Creating mock disasters through the art of moulage

Dec 09, 2022 11:58AM ● By Becky Ginos

Moulage is the art of applying fake injuries. Deby Marshall has learned how to use this technique to create mock disaster scenarios for emergency preparedness.

BOUNTIFUL—In case of an emergency people have to jump into action but knowing what to do isn’t that easy. Moulage artist Deby Marshall uses her talent to create mock disaster scenarios as a tool for teaching not only to help the victim, but for those who are giving aid. 

“A long time ago my husband said ‘we live down at the bottom of 400 North. If something happened we’d be cut off.
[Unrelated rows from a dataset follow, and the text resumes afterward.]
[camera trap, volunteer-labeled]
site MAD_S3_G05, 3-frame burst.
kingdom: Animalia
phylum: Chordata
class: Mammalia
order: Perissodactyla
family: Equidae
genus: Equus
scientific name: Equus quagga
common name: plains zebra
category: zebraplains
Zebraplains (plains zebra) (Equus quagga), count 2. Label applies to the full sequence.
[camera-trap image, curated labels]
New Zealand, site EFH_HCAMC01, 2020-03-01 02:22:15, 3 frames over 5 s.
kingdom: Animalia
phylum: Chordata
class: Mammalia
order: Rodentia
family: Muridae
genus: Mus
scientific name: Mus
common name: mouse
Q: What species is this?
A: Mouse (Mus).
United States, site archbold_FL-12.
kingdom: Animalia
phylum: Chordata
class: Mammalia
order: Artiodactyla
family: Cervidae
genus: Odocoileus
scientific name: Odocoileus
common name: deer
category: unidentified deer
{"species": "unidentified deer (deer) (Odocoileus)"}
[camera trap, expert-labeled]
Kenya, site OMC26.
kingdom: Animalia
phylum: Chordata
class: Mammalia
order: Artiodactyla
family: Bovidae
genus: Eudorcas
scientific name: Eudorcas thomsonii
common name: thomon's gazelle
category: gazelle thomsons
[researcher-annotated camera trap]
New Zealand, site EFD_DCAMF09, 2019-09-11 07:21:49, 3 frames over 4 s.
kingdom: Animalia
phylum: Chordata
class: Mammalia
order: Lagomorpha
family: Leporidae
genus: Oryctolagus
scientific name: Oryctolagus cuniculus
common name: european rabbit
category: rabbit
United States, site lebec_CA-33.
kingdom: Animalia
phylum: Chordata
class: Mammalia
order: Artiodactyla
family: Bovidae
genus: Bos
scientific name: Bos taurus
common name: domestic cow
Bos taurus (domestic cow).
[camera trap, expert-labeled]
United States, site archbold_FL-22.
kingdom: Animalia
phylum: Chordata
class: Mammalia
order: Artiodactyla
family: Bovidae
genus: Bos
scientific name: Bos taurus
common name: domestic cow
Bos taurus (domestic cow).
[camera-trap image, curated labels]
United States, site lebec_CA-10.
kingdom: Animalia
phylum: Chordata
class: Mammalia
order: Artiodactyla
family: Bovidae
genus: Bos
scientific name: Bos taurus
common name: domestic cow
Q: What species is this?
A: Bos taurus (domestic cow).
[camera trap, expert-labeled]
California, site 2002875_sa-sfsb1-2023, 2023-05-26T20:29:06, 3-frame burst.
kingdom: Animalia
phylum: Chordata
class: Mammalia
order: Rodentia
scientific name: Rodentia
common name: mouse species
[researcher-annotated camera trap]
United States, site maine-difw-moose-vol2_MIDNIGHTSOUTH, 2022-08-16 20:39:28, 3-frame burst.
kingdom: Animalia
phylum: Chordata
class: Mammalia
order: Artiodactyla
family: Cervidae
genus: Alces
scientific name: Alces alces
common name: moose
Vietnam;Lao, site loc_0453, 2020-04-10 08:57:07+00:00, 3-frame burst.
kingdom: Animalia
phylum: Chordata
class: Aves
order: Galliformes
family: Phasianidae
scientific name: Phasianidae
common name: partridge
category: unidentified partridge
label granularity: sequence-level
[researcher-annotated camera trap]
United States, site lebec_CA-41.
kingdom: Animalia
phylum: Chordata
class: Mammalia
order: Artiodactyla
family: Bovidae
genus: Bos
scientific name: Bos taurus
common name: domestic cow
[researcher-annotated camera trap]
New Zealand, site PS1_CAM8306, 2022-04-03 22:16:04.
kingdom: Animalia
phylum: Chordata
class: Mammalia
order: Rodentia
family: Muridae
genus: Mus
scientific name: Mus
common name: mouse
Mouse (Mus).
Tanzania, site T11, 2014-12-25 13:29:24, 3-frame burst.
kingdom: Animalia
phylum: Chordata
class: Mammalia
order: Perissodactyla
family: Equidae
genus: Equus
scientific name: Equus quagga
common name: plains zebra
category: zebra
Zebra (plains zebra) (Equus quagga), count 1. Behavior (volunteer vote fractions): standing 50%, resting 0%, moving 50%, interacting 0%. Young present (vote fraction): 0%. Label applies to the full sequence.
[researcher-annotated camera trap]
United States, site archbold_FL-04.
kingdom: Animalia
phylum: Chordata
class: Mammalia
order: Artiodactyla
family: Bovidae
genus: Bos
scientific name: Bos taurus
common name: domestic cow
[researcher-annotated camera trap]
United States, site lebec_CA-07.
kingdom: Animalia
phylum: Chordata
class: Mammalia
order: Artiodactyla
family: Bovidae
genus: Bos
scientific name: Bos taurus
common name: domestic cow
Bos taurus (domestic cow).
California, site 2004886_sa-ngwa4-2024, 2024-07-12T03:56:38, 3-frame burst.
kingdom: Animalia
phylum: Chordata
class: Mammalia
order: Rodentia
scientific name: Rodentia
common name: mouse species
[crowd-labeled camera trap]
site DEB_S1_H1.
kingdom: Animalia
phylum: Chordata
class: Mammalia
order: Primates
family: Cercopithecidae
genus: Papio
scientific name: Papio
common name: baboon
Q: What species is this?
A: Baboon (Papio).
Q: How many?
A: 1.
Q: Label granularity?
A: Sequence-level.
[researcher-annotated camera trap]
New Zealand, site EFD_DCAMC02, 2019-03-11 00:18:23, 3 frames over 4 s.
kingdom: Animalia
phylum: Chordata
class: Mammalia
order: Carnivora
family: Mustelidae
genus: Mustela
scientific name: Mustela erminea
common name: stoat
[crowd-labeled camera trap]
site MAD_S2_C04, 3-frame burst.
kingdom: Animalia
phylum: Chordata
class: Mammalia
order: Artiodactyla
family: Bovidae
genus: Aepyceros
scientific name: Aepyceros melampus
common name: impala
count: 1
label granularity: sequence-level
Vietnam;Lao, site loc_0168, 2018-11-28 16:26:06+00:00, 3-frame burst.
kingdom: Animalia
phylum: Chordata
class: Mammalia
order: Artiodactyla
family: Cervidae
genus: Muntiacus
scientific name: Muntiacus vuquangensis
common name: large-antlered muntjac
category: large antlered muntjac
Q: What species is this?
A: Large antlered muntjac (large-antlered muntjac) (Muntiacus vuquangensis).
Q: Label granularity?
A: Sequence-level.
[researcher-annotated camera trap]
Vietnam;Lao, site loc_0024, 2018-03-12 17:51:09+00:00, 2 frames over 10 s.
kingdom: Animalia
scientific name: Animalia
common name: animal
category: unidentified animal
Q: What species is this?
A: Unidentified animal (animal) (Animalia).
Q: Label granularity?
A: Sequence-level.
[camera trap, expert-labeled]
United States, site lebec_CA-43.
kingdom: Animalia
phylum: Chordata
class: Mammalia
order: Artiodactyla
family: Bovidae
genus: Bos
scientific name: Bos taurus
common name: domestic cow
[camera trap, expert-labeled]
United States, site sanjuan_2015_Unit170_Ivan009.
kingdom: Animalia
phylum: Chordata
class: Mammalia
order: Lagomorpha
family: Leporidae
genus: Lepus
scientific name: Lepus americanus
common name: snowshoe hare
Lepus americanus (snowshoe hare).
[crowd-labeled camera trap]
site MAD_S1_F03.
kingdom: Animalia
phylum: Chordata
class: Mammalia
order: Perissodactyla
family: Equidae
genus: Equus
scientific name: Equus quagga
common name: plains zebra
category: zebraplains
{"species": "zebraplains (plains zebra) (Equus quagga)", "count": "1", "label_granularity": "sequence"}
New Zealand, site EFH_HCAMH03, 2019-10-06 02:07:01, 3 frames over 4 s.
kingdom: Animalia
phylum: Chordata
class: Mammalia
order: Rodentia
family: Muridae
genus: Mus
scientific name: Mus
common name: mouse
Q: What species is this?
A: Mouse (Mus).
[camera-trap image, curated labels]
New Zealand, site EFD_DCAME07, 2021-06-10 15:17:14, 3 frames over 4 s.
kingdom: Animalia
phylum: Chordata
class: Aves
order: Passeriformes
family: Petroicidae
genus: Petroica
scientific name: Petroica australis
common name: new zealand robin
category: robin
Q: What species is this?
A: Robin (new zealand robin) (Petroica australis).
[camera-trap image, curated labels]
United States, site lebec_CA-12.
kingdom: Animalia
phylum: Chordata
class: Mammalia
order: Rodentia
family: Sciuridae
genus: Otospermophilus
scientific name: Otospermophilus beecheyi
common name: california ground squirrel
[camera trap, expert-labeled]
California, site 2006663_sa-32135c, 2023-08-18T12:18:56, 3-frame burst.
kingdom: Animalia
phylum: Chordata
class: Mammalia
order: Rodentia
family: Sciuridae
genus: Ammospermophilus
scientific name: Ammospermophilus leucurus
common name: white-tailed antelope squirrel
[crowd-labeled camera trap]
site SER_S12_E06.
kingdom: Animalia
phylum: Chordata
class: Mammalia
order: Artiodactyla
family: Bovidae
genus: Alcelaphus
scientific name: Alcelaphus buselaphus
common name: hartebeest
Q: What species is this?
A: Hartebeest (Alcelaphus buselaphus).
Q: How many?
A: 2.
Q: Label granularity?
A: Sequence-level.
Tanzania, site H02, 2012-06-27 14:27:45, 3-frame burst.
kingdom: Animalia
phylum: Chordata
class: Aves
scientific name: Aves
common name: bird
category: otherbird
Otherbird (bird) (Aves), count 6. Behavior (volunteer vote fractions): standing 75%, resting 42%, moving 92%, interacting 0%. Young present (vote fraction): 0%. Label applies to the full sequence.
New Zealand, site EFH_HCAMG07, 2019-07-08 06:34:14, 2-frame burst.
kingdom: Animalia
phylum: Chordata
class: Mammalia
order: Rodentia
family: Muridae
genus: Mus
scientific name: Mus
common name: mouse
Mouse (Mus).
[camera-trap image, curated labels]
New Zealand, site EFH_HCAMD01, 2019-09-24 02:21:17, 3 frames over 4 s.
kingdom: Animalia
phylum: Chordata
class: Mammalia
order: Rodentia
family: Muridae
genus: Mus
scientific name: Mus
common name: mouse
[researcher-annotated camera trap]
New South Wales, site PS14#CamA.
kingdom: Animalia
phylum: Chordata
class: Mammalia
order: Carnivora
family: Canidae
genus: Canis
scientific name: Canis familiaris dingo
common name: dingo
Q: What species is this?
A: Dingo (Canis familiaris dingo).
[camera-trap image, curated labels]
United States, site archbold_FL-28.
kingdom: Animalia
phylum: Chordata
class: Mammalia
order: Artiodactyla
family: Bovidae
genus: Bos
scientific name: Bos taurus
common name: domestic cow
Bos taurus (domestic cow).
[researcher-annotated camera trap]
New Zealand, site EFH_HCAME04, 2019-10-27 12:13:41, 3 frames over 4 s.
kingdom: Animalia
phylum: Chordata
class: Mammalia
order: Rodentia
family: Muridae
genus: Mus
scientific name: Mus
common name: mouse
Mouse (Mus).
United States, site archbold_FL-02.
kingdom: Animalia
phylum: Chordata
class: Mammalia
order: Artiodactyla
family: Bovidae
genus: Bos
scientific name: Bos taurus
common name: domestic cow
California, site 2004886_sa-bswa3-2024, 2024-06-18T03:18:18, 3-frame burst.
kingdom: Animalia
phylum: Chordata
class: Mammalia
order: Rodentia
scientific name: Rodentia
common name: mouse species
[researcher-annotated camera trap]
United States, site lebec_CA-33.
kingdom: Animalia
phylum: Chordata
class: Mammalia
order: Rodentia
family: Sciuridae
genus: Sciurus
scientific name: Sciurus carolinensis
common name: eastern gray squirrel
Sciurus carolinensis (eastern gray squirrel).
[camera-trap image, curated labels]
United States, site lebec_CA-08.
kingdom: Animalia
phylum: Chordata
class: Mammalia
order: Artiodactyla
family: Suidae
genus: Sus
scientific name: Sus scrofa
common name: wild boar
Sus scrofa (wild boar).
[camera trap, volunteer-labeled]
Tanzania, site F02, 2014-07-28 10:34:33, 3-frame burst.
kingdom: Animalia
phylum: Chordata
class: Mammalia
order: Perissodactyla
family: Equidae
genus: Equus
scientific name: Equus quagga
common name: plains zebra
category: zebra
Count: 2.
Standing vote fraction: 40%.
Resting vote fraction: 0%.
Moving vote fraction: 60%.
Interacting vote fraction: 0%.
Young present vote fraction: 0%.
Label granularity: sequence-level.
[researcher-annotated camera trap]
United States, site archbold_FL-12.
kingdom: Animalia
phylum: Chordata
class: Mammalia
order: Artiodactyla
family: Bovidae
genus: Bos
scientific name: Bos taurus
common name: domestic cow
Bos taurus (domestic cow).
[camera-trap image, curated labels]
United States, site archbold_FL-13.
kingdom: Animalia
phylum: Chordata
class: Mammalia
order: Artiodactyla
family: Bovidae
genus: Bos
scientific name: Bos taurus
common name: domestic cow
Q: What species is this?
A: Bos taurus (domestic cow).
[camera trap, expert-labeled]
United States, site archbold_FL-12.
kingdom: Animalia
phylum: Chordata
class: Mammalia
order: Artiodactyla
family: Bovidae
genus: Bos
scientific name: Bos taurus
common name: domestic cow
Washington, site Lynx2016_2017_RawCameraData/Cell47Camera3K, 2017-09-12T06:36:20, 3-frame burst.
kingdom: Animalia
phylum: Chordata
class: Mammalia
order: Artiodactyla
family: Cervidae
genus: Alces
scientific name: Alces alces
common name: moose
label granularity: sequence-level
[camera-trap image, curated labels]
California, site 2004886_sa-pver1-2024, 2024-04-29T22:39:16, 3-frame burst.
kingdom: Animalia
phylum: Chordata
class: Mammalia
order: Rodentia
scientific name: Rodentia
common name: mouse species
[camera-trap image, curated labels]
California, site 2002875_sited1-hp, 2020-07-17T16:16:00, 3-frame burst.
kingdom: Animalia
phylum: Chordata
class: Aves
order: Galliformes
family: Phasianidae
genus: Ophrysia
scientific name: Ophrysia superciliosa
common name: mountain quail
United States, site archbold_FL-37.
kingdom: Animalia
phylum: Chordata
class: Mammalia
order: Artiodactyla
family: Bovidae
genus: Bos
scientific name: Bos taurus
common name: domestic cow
We need to learn how to take care of ourselves,’” said Marshall. “So I took CERT classes and we did mock disasters with a lot of victims’ moulage (the art of applying fake injuries) with burns and different stuff. So I went through the training and it evolved and I learned more to take care of these things.”

While using moulage to make people bloody, Marshall said she realized it wasn’t just for first responders. “It’s also for citizens to see what it looks like and how they feel or how they would act to take care of it.”

Marshall has developed her skill over time. “I’ve slowly put together a mock disaster with the types of injuries first responders might come upon and that citizens come upon so they don’t get grossed out but can react.”

She creates moulage by using everyday ingredients. “I use red food coloring with Dawn detergent for blood,” said Marshall. “You add baking powder to thicken it. For skins and cuts I use lady’s makeup with Vaseline and baking powder to thicken the mixture. It’s easy to wash off and more Latex free.”

Burns are made from women’s peel off facial masks, she said. “When it’s dry you pull it up, stuff it with cotton and add red food coloring so it looks like skin is coming out of a wound. Crushed up Oreo cookies make it look like there’s gravel or dirt in a wound. It’s all non toxic and tastes good on the side.”

Marshall does all of the CERT mock disasters. “I hope by training everyone it will help if something happens they’ll know what to do.”

At emergency preparedness fairs Marshall works her magic on kids and adults who come to her booth. “Kids like gory things,” she said. “When they come up I ask them if they have any allergies and what they’d like. I explain how I make it and why. Most like to have it on their arms but I do whatever they like.”

One man came up and asked her to create a cut across his nose and give him a black eye. “He wanted to show his grandkids after the fair,” said Marshall. “I also do some moulage for Halloween.”

Marshall has made up a kit with moulage items she takes with her to mock disasters. “I have fake skin with makeup in different skin tones,” she said. “I have a color wheel I use for bruises and powder. There is a lot of blood. I use a Honey Bear squirt bottle for spreading blood.”

She also uses crushed Alka-Seltzer for burns. “You squirt water on it and it bubbles. I have rocks and sticks that I can mold in and pre-made cuts and things that I can quickly put on people.”

Sometimes Marshall uses her skill on her grandkids for fun. “But usually it’s my husband I practice on.”